Saved data entries:
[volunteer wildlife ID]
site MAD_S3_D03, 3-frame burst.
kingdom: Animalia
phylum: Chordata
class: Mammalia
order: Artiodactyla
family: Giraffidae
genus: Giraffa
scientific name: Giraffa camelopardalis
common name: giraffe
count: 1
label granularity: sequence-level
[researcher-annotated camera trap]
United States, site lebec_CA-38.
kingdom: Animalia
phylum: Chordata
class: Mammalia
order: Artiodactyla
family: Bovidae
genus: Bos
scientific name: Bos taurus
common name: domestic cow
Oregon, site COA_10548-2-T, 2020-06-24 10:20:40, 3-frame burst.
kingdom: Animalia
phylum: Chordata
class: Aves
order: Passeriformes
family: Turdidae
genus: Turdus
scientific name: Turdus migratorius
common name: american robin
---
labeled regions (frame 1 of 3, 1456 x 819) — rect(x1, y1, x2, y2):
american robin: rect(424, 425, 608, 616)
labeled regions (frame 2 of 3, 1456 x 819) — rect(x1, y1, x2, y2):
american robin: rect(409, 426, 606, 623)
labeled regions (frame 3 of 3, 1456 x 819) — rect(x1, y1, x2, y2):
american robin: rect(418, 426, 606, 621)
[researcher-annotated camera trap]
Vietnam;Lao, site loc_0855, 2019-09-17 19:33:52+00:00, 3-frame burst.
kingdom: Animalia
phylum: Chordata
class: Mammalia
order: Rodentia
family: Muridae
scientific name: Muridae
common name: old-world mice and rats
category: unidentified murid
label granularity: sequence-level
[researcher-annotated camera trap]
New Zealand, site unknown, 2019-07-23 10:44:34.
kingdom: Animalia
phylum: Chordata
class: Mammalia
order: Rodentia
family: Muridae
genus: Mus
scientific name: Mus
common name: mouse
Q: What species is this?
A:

#### [WORK TASK]
Tell how many lines in the entries contain the string "name". Give the number and nothing more.

#### [SOLUTION BELOW]
10